◆ PROBLEM SET:
• A. Write down the stretch of the Flamicell text from "Its name is" through "Sant Antoni reservoir.".
• B. Where are the hydroelectric power stations along the river in the Flamicell text located?
• C. Using the Flamicell text, answer each question on its own line:
(i) How long is the river?
(ii) What flow did the river bring to La Pobla de Segur in 1937?
(iii) What is the river's oxygen saturation?

◆ SELECTED EXCERPT:
Physical characteristics
- Source: Noguera Pallaresa
- Length: 34 km (21 mi)

= Flamicell =

River in Spain

The Flamicell, or Flamisell is a river in the province of Pallars, Catalonia, Spain. It is 34 km long and is a tributary of the Noguera Pallaresa. This river is known for the variation in flow depending on the time of the year and the meteorological conditions. The flow is also very strong because it brings water from many different lakes, one of them being the Lake Gento (see Cabdella Lakes). In 1937, the flow was so strong that it destroyed the hydroelectric station in Cabdella and brought to La Pobla de Segur a flow of 700 m³/s.

Its name is derived from the Latin word flamicellu which means small river.

== Course ==
The source of the river is in Cabdella and it flows south passing the town of La Pobleta de Bellvei and the village of La Plana de Mont-ros. Two tributaries join it and the river reaches its maximum width. A few kilometres later it passes La Pobla de Segur and joins the river of Noguera Pallaresa just above the Sant Antoni reservoir.

== Hydroelectric energy ==
This river has been used to generate hydroelectric energy for more than a hundred years. There are four hydroelectric power stations along the river located at La Pobla de Segur, Cabdella, La Plana de Mont-ros and Molinos.

== Conditions ==
This river has a very good oxygen saturation of a 77% and 5 mg/L of nitrates. That indicates that the river is in very good natural conditions.

== Fish ==
The main fish that live in this river is the common trout. It has been confirmed that the 95% of this species, opposite from the salmon, do not reach the sea. Also the 95% of the common trout that live in this river have an average movement of fifty meters. Which means that only a 5% of them travel for distances longer than 500 meters.

Saved data entries
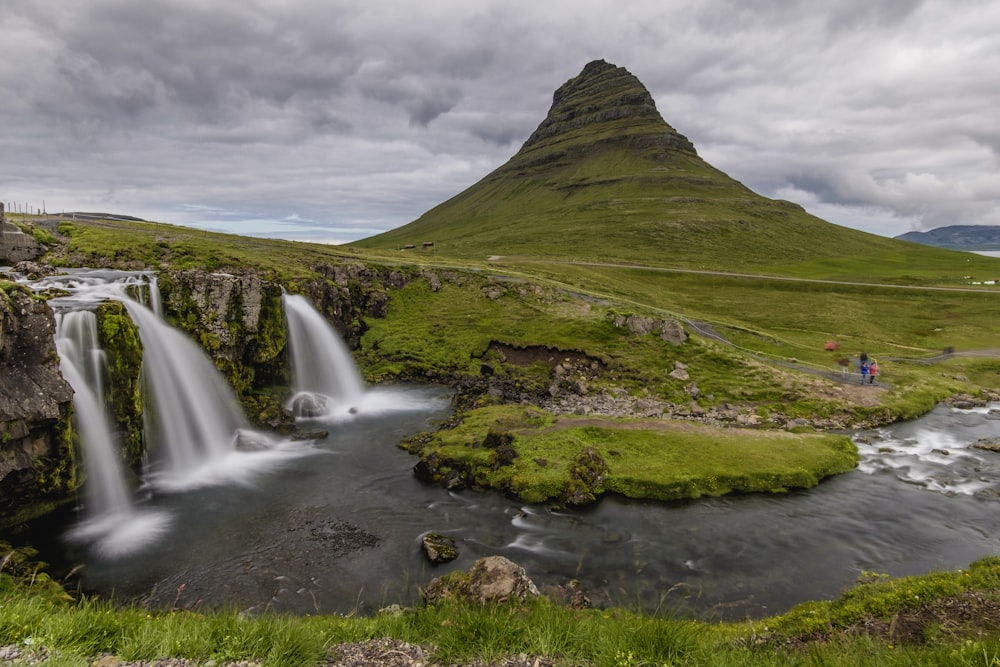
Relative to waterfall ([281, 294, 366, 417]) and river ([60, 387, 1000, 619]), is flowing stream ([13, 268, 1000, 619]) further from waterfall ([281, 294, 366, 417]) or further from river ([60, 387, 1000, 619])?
waterfall ([281, 294, 366, 417])

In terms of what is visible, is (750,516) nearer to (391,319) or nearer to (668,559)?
(668,559)

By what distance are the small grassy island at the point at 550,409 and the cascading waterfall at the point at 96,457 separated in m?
0.93

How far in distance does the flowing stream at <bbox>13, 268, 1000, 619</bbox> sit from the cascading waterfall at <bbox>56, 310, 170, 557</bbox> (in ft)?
1.99

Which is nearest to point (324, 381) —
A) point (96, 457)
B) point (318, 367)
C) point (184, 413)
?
point (318, 367)

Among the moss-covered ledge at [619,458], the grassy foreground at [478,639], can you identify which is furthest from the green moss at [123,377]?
the grassy foreground at [478,639]

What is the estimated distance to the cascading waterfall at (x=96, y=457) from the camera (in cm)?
2436

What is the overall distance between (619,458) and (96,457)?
30365 millimetres

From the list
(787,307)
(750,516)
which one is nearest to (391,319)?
(750,516)

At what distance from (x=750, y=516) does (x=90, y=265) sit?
64.4 metres

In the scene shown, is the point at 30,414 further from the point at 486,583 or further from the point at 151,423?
the point at 486,583

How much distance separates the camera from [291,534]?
2469cm

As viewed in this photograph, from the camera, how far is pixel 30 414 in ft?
76.8

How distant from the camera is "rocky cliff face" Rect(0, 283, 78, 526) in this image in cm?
2311

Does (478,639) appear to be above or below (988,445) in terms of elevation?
above
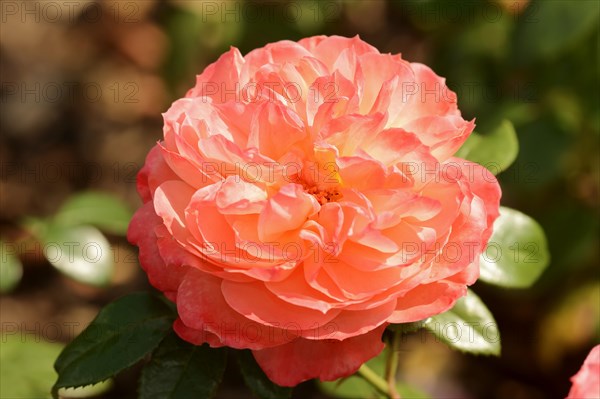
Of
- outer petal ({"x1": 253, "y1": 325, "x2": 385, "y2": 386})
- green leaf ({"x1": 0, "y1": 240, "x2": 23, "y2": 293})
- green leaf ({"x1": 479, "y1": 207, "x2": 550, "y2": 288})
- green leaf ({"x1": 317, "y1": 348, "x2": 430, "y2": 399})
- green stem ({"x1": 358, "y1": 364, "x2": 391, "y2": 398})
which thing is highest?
outer petal ({"x1": 253, "y1": 325, "x2": 385, "y2": 386})

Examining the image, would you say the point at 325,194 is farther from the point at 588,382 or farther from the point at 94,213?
the point at 94,213

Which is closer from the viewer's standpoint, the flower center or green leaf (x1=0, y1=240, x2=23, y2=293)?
the flower center

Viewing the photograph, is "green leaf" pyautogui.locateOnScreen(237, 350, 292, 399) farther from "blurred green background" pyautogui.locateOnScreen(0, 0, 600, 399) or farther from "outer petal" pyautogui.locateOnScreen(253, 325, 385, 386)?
"blurred green background" pyautogui.locateOnScreen(0, 0, 600, 399)

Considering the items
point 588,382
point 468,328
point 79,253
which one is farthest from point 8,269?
point 588,382

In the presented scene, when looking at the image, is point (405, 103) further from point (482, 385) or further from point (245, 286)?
point (482, 385)

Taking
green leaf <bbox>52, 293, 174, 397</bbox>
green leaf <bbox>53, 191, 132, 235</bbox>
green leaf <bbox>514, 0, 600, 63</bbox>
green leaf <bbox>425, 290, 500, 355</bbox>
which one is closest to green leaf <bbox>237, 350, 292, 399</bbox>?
green leaf <bbox>52, 293, 174, 397</bbox>

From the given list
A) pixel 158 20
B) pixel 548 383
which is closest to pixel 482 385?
pixel 548 383

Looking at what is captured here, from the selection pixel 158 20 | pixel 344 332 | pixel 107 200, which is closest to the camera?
pixel 344 332
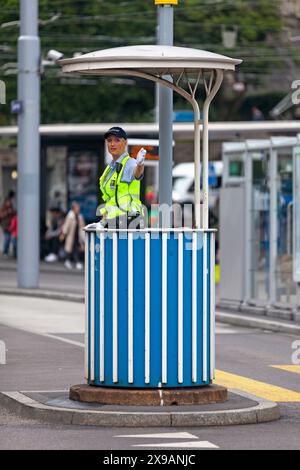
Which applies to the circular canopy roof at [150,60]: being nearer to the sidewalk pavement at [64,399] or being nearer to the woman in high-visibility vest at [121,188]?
the woman in high-visibility vest at [121,188]

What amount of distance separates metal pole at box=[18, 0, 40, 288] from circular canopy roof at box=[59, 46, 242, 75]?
51.6 ft

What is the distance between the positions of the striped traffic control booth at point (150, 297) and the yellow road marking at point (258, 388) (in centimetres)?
130

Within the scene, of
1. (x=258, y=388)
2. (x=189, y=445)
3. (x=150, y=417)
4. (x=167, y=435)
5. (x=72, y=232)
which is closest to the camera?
(x=189, y=445)

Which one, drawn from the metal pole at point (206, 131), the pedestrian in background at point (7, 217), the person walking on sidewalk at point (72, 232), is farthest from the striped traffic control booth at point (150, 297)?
the pedestrian in background at point (7, 217)

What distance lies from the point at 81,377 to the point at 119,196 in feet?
7.72

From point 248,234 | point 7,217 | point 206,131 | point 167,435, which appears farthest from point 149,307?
point 7,217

◆ RESPONSES BY TASK:
• A.
Its name is derived from the Latin word flamicellu which means small river.

== Course ==
The source of the river is in Cabdella and it flows south passing the town of La Pobleta de Bellvei and the village of La Plana de Mont-ros. Two tributaries join it and the river reaches its maximum width. A few kilometres later it passes La Pobla de Segur and joins the river of Noguera Pallaresa just above the Sant Antoni reservoir.

• B.
La Pobla de Segur
Cabdella
La Plana de Mont-ros
Molinos

• C.
(i) 34 km (21 mi)
(ii) 700 m³/s
(iii) 77%